Builtin type names (`s2`, `u8`, `bool`, `string`, …) are reserved and a *bare*
spelling can't be used as an identifier at a **value-binding or declaration-name**
site — a value binding (`:=` / typed local / parameter), a `::` constant or
function declaration, an `impl` method definition, or a `::` type declaration
(`struct` / `enum` / `union` / alias / `protocol` / …) — each is an error
(`s2 :: 5` and `s2 :: (n) { … }` are rejected just like `s2 := 5`). **Member-name
positions are exempt**: a struct *field*, a union *tag*, and a protocol
*method-signature* may be a bare reserved spelling (`struct { s2: s64 }`,
`union { u8: … }`, `protocol { s2 :: () -> s64 }`) — they are reached via `obj.name`,
so they never mis-lower.
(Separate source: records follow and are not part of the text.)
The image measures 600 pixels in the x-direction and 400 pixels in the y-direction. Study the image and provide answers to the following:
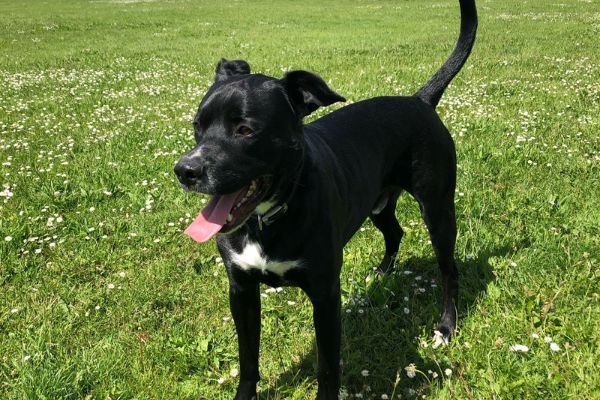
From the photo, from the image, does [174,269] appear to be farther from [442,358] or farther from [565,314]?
[565,314]

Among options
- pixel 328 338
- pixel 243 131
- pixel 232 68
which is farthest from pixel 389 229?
pixel 243 131

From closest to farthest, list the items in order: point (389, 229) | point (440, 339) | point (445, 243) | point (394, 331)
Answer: point (440, 339) → point (394, 331) → point (445, 243) → point (389, 229)

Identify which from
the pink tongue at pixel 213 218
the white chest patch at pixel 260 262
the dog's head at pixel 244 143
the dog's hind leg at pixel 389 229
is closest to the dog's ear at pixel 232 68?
the dog's head at pixel 244 143

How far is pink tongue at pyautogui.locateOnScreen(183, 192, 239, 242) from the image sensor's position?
286 centimetres

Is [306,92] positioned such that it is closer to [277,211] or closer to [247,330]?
[277,211]

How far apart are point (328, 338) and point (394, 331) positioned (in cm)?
111

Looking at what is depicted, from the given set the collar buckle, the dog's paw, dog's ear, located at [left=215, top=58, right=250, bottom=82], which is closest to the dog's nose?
the collar buckle

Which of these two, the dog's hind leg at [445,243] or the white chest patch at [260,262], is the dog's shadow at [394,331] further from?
the white chest patch at [260,262]

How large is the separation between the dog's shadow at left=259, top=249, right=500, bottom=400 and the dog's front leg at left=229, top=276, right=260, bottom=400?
20 centimetres

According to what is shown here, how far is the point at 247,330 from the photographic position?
3.59 meters

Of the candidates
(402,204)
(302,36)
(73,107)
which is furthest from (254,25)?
(402,204)

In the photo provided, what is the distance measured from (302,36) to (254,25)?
5972 millimetres

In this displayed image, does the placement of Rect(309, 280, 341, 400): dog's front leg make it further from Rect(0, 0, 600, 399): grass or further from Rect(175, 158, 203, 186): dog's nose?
Rect(175, 158, 203, 186): dog's nose

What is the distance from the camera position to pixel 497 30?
2027cm
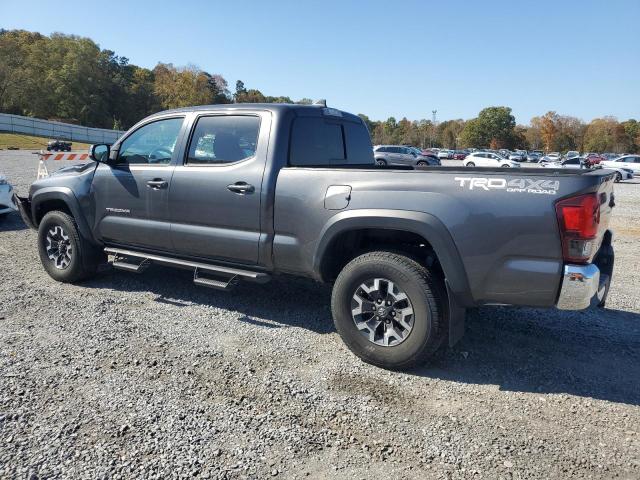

The bare exemption covers only the identifier-classified
reserved names (`s1`..`s64`, `u1`..`u64`, `bool`, `string`, `void`, `usize`,
`isize`, `Any`); `f32` and `f64` are lexer keywords, so even in a member slot they
need the backtick (`` struct { `f32: s64 } ``). A leading backtick escapes one into
a **raw identifier**:
`` `name `` is the literal identifier `name` (the backtick drops out of the text),
usable in **every** position — value, declaration, and type, and optional in the
exempt member positions. It is the only way handwritten sx can spell a reserved
name in a binding or declaration site.
```sx
`s2 := 2.5; // identifier "s2", distinct from the s2 type
print("{}\n", `s2); // 2.5 (or bare `s2` in value position)
`s2 :: struct { x: s64; } // declare a type named with a reserved spelling
v : `s2 = ---; // and reference it as a type — resolves to the struct
x : s2 = 3; // bare `s2` in type position is still the int type
```
It works in every identifier position — local, global, parameter, struct field,
union tag, function name, type/alias/import name, a top-level or struct-body
constant, and the control-flow / capture / binding forms (destructure, `if`/`while`
binding, `for` capture, match capture, `catch`/`onfail` tag) — and a reserved-spelled
function is bare-callable (`s2(10)`). A backtick name used as a type resolves to a
`` `name ``-declared type — including a parameterized template (`` `s2(s64) ``) and
under pointer/optional wrappers — else a normal `unknown type` error.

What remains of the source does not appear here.